* [What is required]: Output the lines of the entries below as a Markdown table with the columns Row and Line. Start at the line containing "In what is pictured", end with the last line of the entries, number the rows from 1, and omit blank lines.

Spatial question records:
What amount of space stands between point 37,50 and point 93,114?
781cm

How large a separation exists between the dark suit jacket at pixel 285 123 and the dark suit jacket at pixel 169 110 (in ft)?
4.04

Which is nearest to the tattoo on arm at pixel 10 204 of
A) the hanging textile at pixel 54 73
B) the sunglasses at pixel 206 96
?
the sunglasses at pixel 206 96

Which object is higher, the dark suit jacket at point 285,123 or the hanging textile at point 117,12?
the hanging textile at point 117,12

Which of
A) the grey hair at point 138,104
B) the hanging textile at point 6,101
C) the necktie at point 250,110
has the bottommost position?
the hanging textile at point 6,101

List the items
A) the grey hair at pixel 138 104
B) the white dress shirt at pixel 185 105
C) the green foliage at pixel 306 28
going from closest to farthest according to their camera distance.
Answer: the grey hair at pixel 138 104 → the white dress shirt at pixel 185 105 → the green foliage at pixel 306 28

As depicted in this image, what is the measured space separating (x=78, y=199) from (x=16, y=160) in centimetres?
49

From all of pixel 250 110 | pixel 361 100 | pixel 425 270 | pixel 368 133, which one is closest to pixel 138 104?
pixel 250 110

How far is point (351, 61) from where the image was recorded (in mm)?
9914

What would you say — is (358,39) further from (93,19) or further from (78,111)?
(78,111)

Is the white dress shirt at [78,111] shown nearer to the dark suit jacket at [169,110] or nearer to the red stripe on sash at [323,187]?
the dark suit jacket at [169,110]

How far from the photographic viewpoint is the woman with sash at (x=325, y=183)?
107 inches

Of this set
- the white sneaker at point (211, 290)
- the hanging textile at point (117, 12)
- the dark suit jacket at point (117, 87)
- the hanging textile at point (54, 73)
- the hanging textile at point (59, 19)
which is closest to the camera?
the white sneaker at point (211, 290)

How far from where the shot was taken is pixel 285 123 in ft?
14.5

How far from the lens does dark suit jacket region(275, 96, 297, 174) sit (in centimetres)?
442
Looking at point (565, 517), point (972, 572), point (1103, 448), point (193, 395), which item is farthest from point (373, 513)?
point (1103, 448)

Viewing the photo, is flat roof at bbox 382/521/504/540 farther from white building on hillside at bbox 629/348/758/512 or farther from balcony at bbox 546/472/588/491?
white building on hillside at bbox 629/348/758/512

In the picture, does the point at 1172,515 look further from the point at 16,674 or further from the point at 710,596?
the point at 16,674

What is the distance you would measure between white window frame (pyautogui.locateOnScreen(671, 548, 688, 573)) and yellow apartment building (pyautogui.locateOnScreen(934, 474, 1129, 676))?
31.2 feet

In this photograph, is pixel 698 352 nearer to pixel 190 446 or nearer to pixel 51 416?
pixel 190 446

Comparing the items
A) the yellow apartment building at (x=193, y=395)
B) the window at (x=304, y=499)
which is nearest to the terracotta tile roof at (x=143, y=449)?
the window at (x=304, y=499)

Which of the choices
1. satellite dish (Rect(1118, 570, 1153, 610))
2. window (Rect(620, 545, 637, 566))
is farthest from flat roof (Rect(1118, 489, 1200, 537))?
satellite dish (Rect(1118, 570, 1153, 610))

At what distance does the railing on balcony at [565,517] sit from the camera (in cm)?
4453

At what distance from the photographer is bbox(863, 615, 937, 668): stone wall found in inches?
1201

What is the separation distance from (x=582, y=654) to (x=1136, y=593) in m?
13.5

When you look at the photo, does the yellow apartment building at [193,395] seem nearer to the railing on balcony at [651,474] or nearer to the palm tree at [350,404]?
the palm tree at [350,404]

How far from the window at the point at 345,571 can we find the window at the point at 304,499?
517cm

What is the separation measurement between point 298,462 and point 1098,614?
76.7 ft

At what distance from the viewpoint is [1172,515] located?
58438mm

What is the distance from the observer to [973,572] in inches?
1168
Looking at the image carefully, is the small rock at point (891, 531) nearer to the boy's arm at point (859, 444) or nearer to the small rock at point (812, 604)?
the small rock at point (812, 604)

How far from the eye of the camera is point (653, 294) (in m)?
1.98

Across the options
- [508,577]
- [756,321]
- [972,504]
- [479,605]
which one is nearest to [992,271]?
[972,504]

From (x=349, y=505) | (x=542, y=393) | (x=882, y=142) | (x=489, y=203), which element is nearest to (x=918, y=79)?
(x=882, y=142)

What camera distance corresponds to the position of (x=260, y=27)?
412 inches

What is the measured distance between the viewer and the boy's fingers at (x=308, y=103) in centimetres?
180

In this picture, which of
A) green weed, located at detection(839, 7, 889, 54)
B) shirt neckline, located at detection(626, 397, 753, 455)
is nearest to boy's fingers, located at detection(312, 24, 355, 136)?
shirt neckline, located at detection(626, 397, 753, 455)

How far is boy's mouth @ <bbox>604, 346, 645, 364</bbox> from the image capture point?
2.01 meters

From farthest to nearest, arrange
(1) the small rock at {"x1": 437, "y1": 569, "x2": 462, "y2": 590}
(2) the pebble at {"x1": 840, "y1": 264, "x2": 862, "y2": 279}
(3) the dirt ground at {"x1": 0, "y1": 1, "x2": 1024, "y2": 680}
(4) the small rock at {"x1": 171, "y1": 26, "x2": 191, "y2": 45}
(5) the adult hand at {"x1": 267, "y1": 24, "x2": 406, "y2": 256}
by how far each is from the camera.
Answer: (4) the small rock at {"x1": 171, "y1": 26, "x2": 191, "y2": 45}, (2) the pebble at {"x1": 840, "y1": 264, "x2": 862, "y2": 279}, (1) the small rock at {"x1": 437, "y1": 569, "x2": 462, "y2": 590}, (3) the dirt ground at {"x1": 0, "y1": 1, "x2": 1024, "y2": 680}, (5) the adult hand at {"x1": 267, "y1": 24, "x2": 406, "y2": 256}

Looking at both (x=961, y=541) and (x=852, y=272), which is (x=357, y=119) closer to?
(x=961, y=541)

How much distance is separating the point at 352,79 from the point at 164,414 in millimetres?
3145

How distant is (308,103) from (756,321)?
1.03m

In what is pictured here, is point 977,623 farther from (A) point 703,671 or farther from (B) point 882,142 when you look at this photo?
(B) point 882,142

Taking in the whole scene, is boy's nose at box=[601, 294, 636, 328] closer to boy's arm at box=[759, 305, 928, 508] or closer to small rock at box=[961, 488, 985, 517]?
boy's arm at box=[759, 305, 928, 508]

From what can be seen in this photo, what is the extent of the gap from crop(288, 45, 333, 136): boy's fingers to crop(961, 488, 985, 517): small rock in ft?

* [Worked answer]:
| Row | Line |
|---|---|
| 1 | In what is pictured here, is point 977,623 farther from (A) point 703,671 or farther from (B) point 882,142 when you look at this photo? |
| 2 | (B) point 882,142 |
| 3 | Taking in the whole scene, is boy's nose at box=[601, 294, 636, 328] closer to boy's arm at box=[759, 305, 928, 508] or closer to small rock at box=[961, 488, 985, 517]? |
| 4 | boy's arm at box=[759, 305, 928, 508] |
| 5 | From what can be seen in this photo, what is the extent of the gap from crop(288, 45, 333, 136): boy's fingers to crop(961, 488, 985, 517): small rock in ft? |